第89章 弹指235

  这话太刺耳了,池砚听到裴问余这么贬低自己,忍不住骂道:“放屁!”

  裴问余愣然。

  池砚恨铁不成钢:“小余,你是太看不起自己了,还是太看得起我?阳光,我是吗?你把我捧那么高,不怕摔疼我吗?”

  “不会。”裴问余凝着池砚,目光无比坚定,“你不会摔下来,对我来说,你就是这样的人。”

  所以这么多年,裴问余是怎么一个人熬下来,活成了现在这副包装精美、内敛温雅的模样,他得打败多少心魔,才能堂堂正正地打散困住他的黑暗。

  而这么多年,自己却不在他的身边。

  一想到这儿,池砚就跟万箭穿心似的,眨眼血流成河。他低垂着头,双手搭在桌面上,紧握的双拳隐隐发抖。

  裴问余看不得池砚这样,他心疼,可是他又不擅长池砚的张口就来技能,所以只能付诸于肢体行动。

  裴问余伸出手,温热的掌心覆在池砚的手背上。裴问余安抚他,轻轻地叫到:“池砚啊。”

  “我才是个混蛋。”过了良久,池砚才幽幽开口,他自嘲地笑着说:“这么多年,选择逃避的只有我一个人。”

  空调打到合适的温度,自动停止运行,屋子里安静极了,池砚能听见自己声如擂鼓的心跳,他挫败感十足地说:“小余,你这儿有酒吗?”

  裴问余淡定地说:“有,但你不能喝。”

  池砚求他:“就一点。”

  裴问余受不住池砚这种求他的语气,只能松了要求,“好,就一罐,啤酒。”

  啤酒就啤酒吧,池砚能屈能伸,一咬牙,说:“行!”

  裴问余从他冰箱的最深处抠出了一罐啤酒,池砚看了眼保质期——还行,没过期,能喝。

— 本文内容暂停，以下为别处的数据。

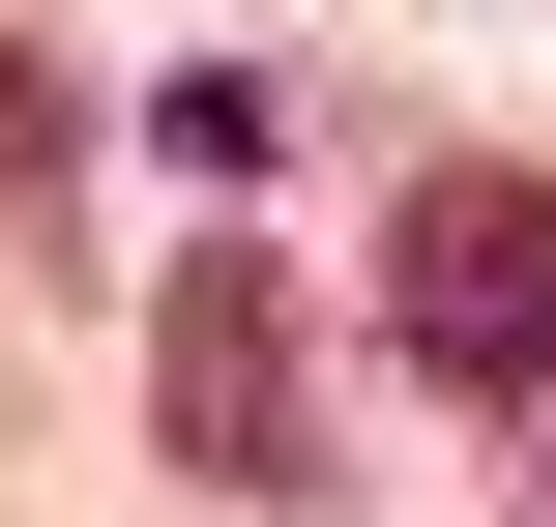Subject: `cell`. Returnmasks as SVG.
Returning a JSON list of instances; mask_svg holds the SVG:
<instances>
[{"instance_id": "6da1fadb", "label": "cell", "mask_w": 556, "mask_h": 527, "mask_svg": "<svg viewBox=\"0 0 556 527\" xmlns=\"http://www.w3.org/2000/svg\"><path fill=\"white\" fill-rule=\"evenodd\" d=\"M381 352H410L440 411H498V440H556V176H498V147H440V176L381 205Z\"/></svg>"}, {"instance_id": "277c9868", "label": "cell", "mask_w": 556, "mask_h": 527, "mask_svg": "<svg viewBox=\"0 0 556 527\" xmlns=\"http://www.w3.org/2000/svg\"><path fill=\"white\" fill-rule=\"evenodd\" d=\"M528 527H556V499H528Z\"/></svg>"}, {"instance_id": "3957f363", "label": "cell", "mask_w": 556, "mask_h": 527, "mask_svg": "<svg viewBox=\"0 0 556 527\" xmlns=\"http://www.w3.org/2000/svg\"><path fill=\"white\" fill-rule=\"evenodd\" d=\"M0 205H29V264H117V235H88V59H59L29 0H0Z\"/></svg>"}, {"instance_id": "7a4b0ae2", "label": "cell", "mask_w": 556, "mask_h": 527, "mask_svg": "<svg viewBox=\"0 0 556 527\" xmlns=\"http://www.w3.org/2000/svg\"><path fill=\"white\" fill-rule=\"evenodd\" d=\"M147 411H176L205 499H323V293H293V235H176L147 264Z\"/></svg>"}]
</instances>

  冰凉的啤酒顺着食道一路流进胃里,池砚体内的焦躁与不安祛了不少。他又重新注视起裴问余的眼睛,几乎疑惑地问:“小余,你真的觉得我们俩之间差距很大吗?”

  裴问余反问:“不大吗?”

  池砚迟缓地眨了眨眼,“我们俩生长环境不同,我看着衣食无忧,可是精神层面上却一度饥肠辘辘。你欠我妈很多钱,可往前倒几年,我离了我妈,也什么都不是。要不是壮壮,别说上学、毕业,我分分钟能在北欧流落街头,小余啊,咱俩比穷,还不一定谁能赢。”

  裴问余:“你何必跟你妈赌这个气?”

  “我当然知道这么做没意义,可我就是想做点什么,泄愤也好,推卸责任也罢。”池砚悲哀地说:“因为后来我才发现,我离开你,又一部分原因是因为害怕。”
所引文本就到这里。